- _Objective_
The data must be returned in full and exactly as given.

Entries on spatial positioning:
>>

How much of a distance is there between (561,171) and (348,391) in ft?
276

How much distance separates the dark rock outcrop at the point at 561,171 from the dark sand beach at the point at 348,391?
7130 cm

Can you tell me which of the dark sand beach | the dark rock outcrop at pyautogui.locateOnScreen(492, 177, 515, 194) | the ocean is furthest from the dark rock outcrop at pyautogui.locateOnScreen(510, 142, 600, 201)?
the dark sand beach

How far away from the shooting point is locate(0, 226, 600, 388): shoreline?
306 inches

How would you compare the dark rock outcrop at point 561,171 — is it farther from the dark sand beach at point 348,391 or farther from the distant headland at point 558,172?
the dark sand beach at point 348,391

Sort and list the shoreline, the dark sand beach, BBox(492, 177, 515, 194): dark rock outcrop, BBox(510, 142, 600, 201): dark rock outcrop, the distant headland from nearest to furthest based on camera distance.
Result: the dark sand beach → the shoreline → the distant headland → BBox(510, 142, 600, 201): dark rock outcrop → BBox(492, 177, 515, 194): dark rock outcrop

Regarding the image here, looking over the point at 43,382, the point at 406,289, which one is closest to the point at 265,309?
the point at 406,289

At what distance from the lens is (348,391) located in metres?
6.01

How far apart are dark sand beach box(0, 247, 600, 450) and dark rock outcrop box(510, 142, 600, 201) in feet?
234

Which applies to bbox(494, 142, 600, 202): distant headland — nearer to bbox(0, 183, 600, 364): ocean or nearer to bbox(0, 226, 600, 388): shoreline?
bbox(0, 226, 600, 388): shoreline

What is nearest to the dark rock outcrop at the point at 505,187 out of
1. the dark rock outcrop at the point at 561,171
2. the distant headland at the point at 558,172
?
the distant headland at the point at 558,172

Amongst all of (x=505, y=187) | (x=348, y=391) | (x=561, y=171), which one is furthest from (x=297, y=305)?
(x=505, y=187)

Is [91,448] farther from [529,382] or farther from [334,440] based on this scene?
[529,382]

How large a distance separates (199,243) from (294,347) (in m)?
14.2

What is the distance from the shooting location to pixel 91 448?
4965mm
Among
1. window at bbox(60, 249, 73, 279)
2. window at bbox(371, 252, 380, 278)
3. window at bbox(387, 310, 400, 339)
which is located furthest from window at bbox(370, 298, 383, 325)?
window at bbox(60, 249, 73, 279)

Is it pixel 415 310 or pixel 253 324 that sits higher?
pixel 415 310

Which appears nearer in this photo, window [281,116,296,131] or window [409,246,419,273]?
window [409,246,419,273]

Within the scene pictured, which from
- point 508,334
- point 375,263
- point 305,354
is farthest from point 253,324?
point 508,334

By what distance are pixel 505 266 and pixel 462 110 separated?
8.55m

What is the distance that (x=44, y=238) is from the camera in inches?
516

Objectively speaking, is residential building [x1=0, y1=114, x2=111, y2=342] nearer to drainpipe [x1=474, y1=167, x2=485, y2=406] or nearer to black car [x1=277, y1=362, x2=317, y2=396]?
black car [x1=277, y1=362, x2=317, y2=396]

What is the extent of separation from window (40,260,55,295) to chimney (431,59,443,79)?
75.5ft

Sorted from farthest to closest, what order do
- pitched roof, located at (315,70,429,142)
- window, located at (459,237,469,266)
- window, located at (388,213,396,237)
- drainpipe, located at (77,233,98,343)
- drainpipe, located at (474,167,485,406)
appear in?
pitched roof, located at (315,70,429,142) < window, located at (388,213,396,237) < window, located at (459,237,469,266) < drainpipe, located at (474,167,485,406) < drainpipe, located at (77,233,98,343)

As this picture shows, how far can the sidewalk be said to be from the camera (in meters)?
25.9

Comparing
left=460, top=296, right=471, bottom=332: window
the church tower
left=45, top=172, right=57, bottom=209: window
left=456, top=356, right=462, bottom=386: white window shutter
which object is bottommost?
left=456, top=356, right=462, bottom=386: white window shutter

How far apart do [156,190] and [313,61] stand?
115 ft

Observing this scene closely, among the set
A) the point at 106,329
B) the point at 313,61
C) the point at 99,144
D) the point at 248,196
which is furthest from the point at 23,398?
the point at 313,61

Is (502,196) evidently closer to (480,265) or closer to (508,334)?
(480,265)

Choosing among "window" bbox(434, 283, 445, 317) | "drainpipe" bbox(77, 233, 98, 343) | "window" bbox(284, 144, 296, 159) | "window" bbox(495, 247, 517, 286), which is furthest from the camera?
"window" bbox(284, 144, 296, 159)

<<

- _Written response_
How much of a distance is there between (561,171) and (348,391) in ft?
276

How much distance separates the dark rock outcrop at the point at 561,171 from the dark sand beach at the point at 348,391?
7130 cm

Can you tell me which of the dark sand beach | the dark rock outcrop at pyautogui.locateOnScreen(492, 177, 515, 194) | the ocean is furthest from the dark rock outcrop at pyautogui.locateOnScreen(510, 142, 600, 201)?
the dark sand beach

How far away from the shooting point is locate(0, 226, 600, 388): shoreline?
306 inches

How would you compare the dark rock outcrop at point 561,171 — is it farther from the dark sand beach at point 348,391 or farther from the distant headland at point 558,172?
the dark sand beach at point 348,391

Sort and list the shoreline, the dark sand beach, BBox(492, 177, 515, 194): dark rock outcrop, BBox(510, 142, 600, 201): dark rock outcrop, the distant headland from nearest to furthest based on camera distance.
Result: the dark sand beach → the shoreline → the distant headland → BBox(510, 142, 600, 201): dark rock outcrop → BBox(492, 177, 515, 194): dark rock outcrop

Regarding the image here, looking over the point at 43,382, the point at 406,289, which one is closest to the point at 265,309?
the point at 406,289

At what distance from the lens is (348,391) located in metres?
6.01

How far apart are dark sand beach box(0, 247, 600, 450) and dark rock outcrop box(510, 142, 600, 201) in feet?
234

Which applies to bbox(494, 142, 600, 202): distant headland — nearer to bbox(0, 183, 600, 364): ocean or nearer to bbox(0, 226, 600, 388): shoreline?
bbox(0, 226, 600, 388): shoreline

What is nearest to the dark rock outcrop at the point at 505,187 out of
1. the dark rock outcrop at the point at 561,171
2. the distant headland at the point at 558,172
?
the distant headland at the point at 558,172

Amongst all of (x=505, y=187) | (x=348, y=391) | (x=561, y=171), which one is furthest from (x=297, y=305)?
(x=505, y=187)

Is [91,448] farther from [529,382] or farther from [334,440] based on this scene?
[529,382]

How large a distance separates (199,243) from (294,347) (in m)?
14.2

What is the distance from the shooting location to pixel 91 448?
4965mm
Among
1. window at bbox(60, 249, 73, 279)
2. window at bbox(371, 252, 380, 278)
3. window at bbox(387, 310, 400, 339)
which is located furthest from window at bbox(370, 298, 383, 325)?
window at bbox(60, 249, 73, 279)

Is it pixel 415 310 or pixel 253 324 that sits higher?
pixel 415 310

Which appears nearer in this photo, window [281,116,296,131] or window [409,246,419,273]?
window [409,246,419,273]

Within the scene pictured, which from
- point 508,334
- point 375,263
- point 305,354
is farthest from point 253,324?
point 508,334

By what distance are pixel 505 266 and pixel 462 110 separated?
8.55m

What is the distance that (x=44, y=238) is from the camera in inches?
516

Objectively speaking, is residential building [x1=0, y1=114, x2=111, y2=342] nearer to drainpipe [x1=474, y1=167, x2=485, y2=406] or nearer to black car [x1=277, y1=362, x2=317, y2=396]?
black car [x1=277, y1=362, x2=317, y2=396]

What is the extent of separation from window (40,260,55,295) to chimney (431,59,443,79)?
75.5ft

Sorted from farthest to closest, what order do
- pitched roof, located at (315,70,429,142)
- window, located at (459,237,469,266)
- window, located at (388,213,396,237)
- drainpipe, located at (77,233,98,343)
- drainpipe, located at (474,167,485,406)
appear in?
pitched roof, located at (315,70,429,142) < window, located at (388,213,396,237) < window, located at (459,237,469,266) < drainpipe, located at (474,167,485,406) < drainpipe, located at (77,233,98,343)

As this picture shows, how far can the sidewalk be said to be from the camera (in meters)?
25.9

Comparing
left=460, top=296, right=471, bottom=332: window
the church tower
left=45, top=172, right=57, bottom=209: window
left=456, top=356, right=462, bottom=386: white window shutter
which object is bottommost?
left=456, top=356, right=462, bottom=386: white window shutter

How far apart do [156,190] and [313,61] stand?
115 ft

Observing this scene closely, among the set
A) the point at 106,329
B) the point at 313,61
C) the point at 99,144
D) the point at 248,196
which is furthest from the point at 23,398?
the point at 313,61

Is (502,196) evidently closer to (480,265) or closer to (508,334)?
(480,265)

Choosing among "window" bbox(434, 283, 445, 317) | "drainpipe" bbox(77, 233, 98, 343) | "window" bbox(284, 144, 296, 159) | "window" bbox(495, 247, 517, 286), which is furthest from the camera?
"window" bbox(284, 144, 296, 159)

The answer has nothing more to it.